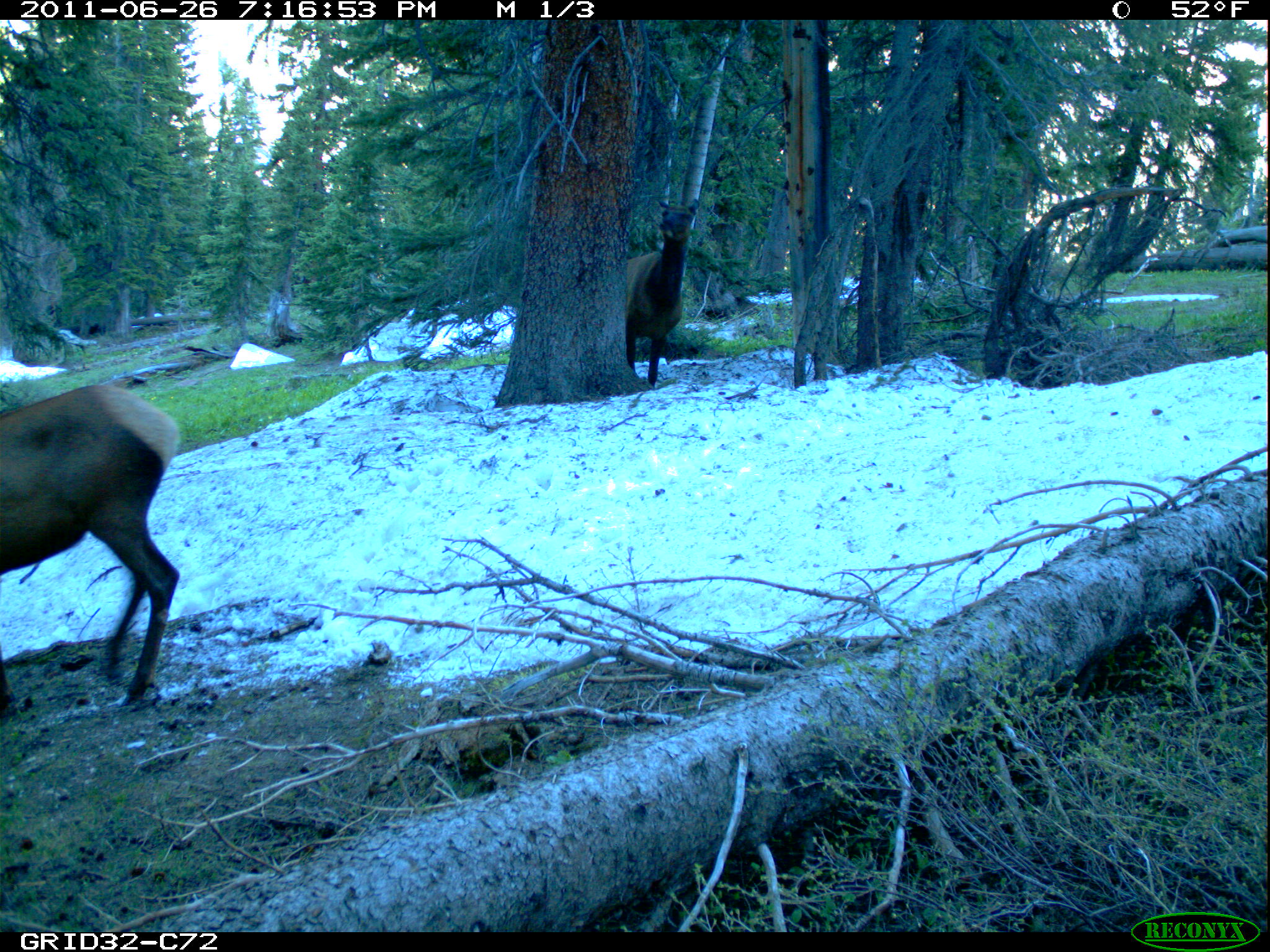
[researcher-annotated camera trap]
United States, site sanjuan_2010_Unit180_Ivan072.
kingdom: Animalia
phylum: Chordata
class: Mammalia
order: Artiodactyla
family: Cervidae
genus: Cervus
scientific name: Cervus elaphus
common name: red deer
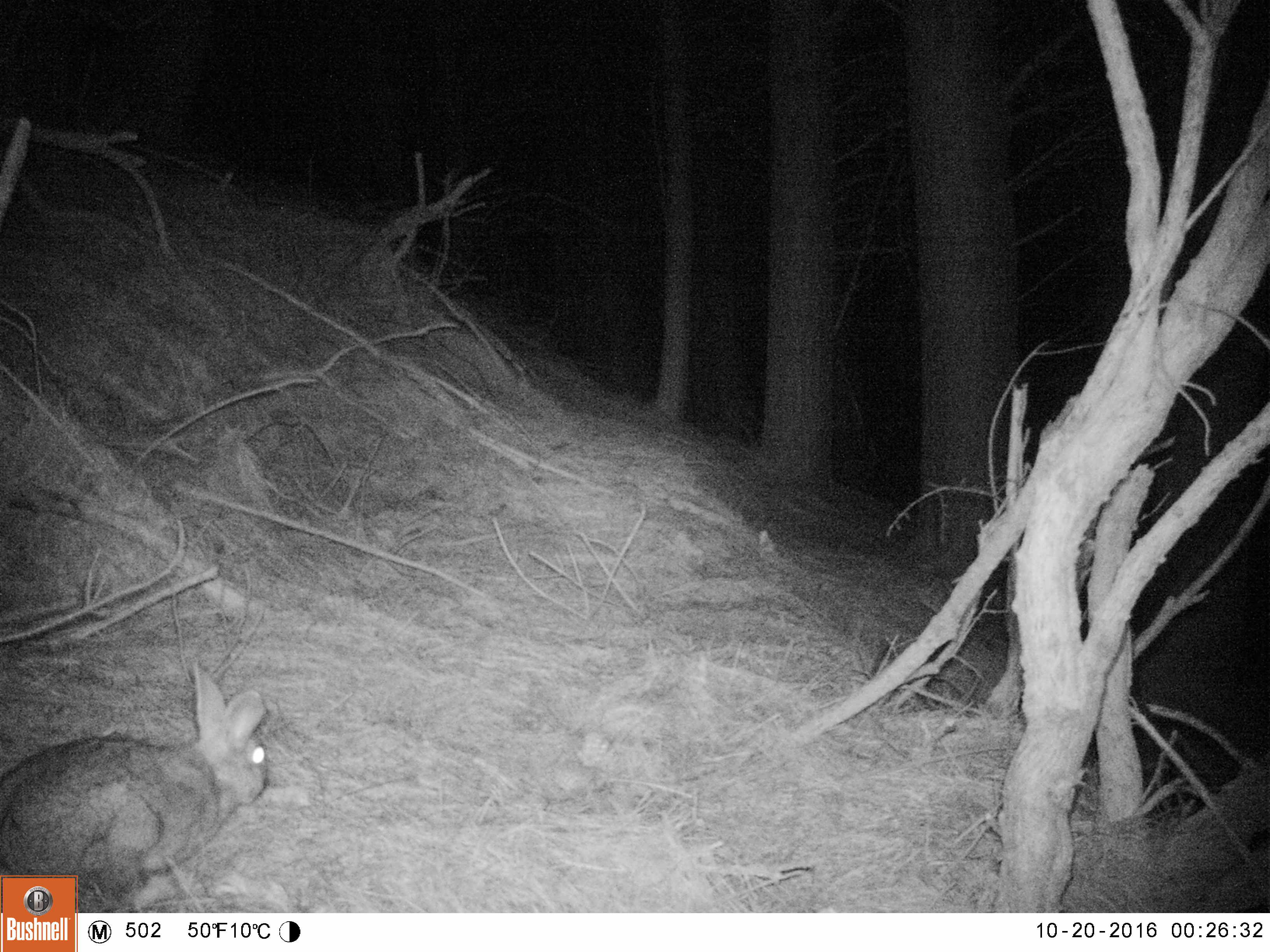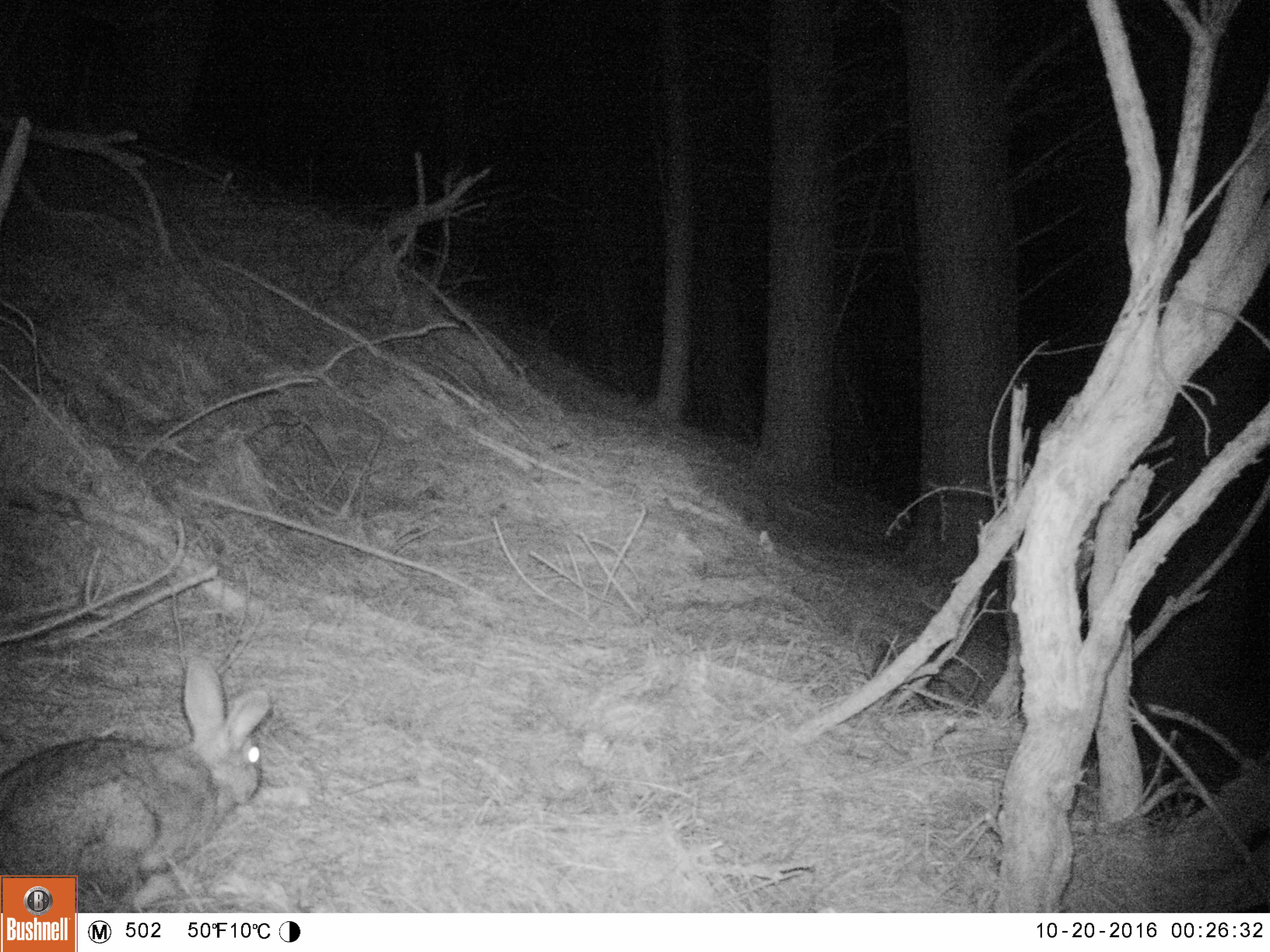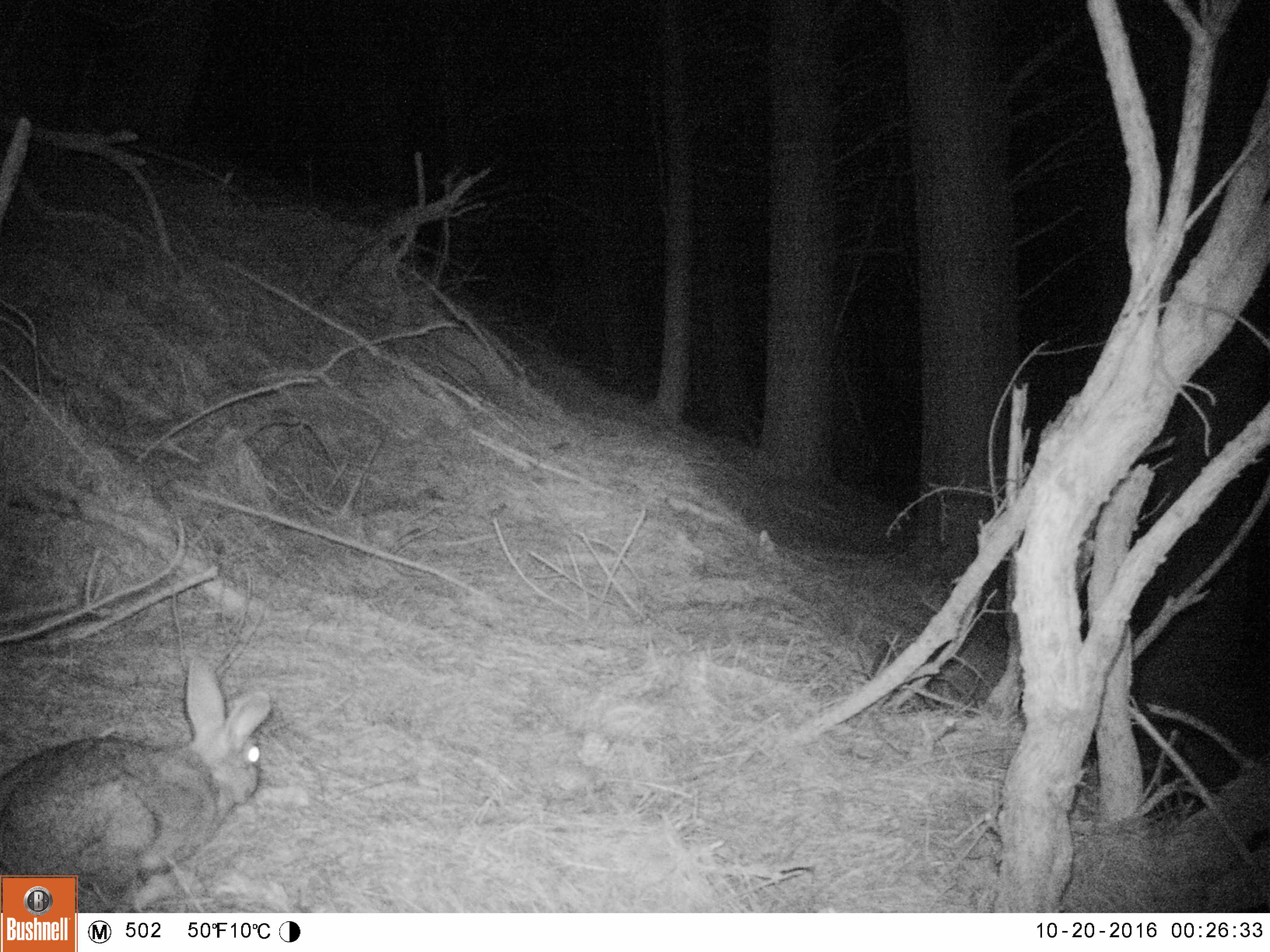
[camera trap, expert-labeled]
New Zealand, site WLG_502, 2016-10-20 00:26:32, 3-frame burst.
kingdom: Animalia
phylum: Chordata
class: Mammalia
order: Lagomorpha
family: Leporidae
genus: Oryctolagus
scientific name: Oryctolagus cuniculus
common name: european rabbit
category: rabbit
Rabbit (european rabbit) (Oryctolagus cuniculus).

* * *

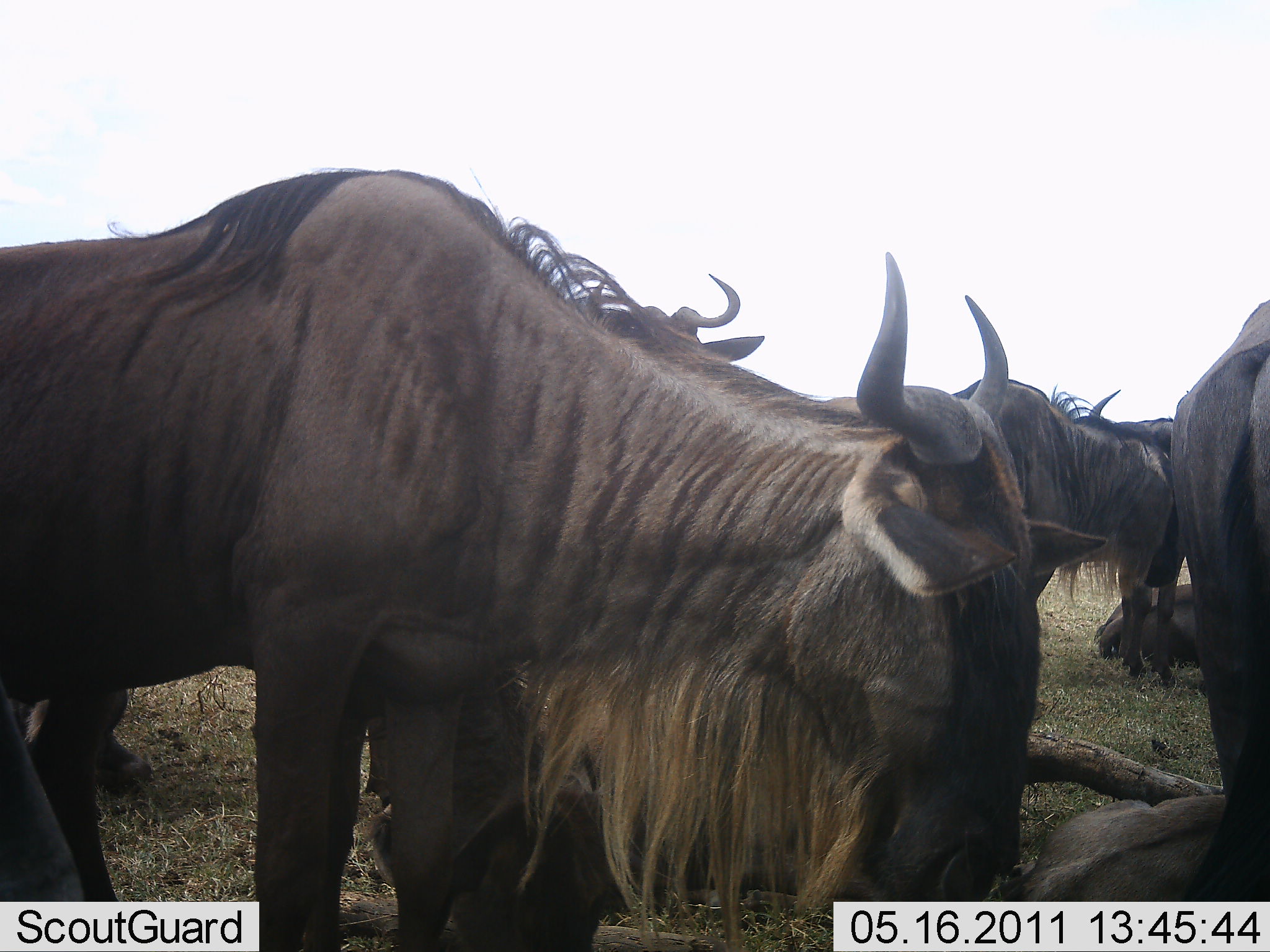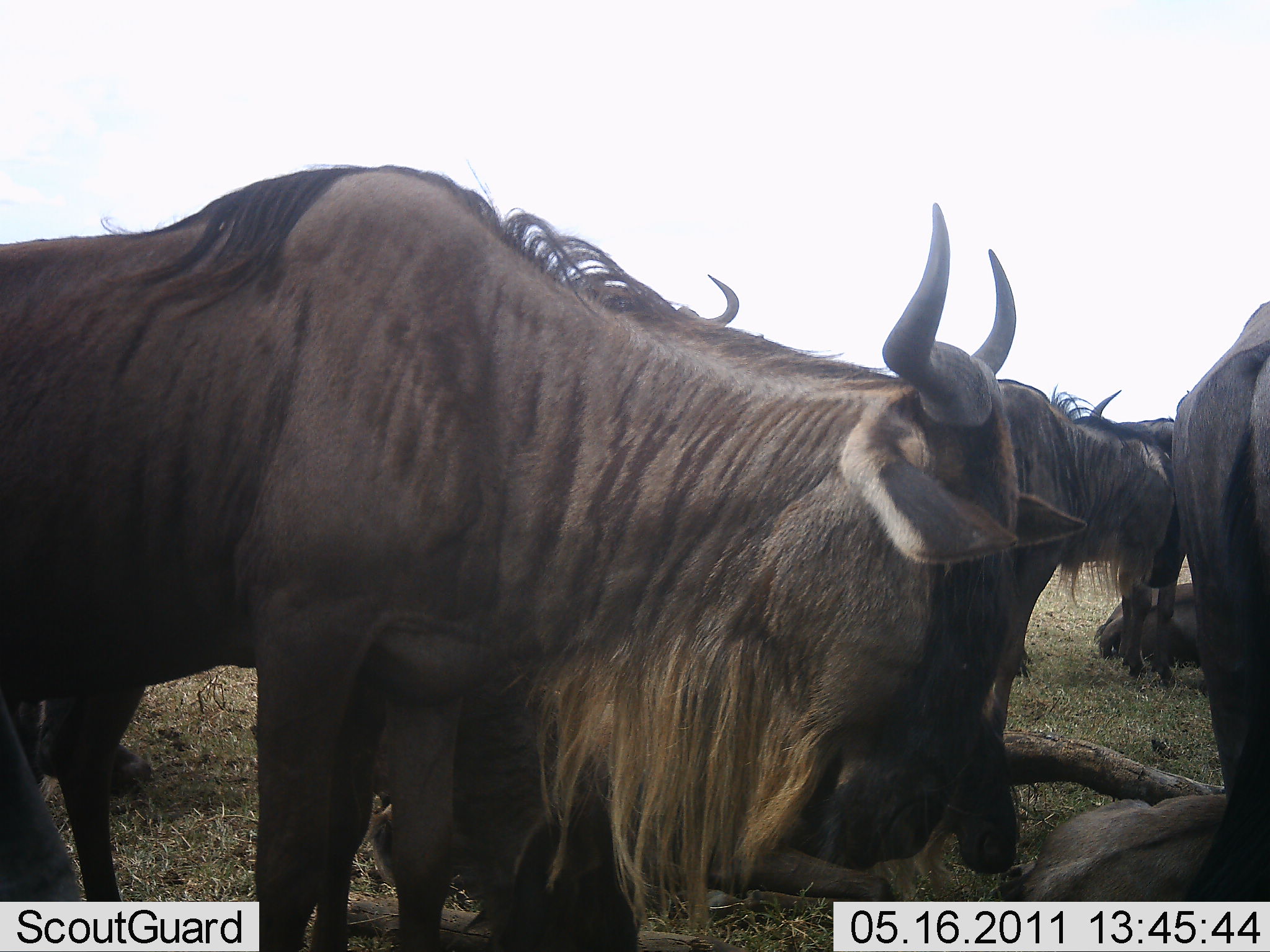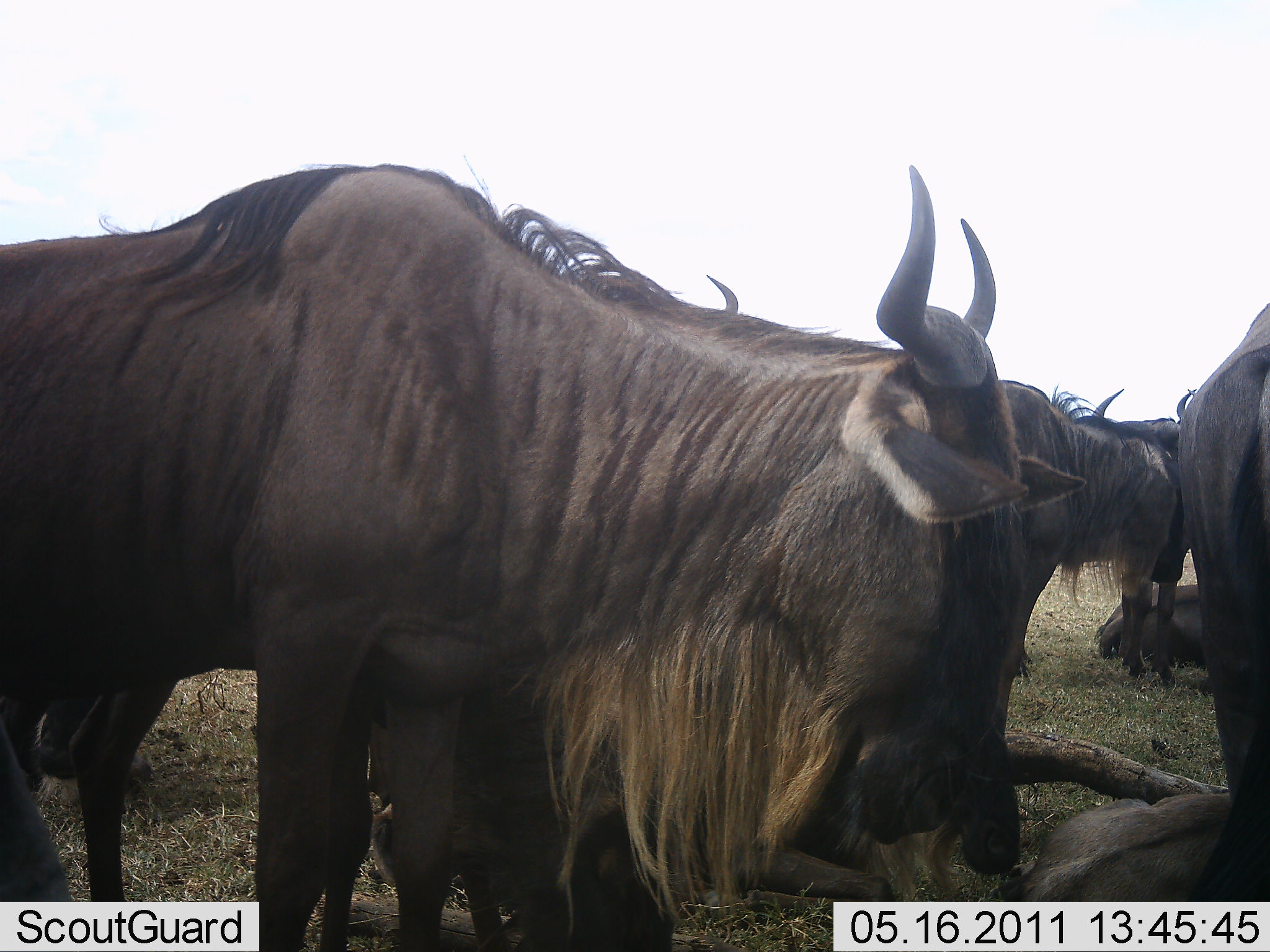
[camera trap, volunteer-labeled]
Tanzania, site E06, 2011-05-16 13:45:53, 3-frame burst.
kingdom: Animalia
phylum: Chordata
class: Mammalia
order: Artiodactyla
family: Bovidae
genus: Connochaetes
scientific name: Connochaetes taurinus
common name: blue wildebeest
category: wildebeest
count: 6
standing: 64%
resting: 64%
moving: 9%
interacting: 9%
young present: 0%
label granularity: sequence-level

[WHAT TO DO]:
Over all the entries, say how many lines hold the string "camera". The reply is the number alone.

[TASK SOLUTION]:
3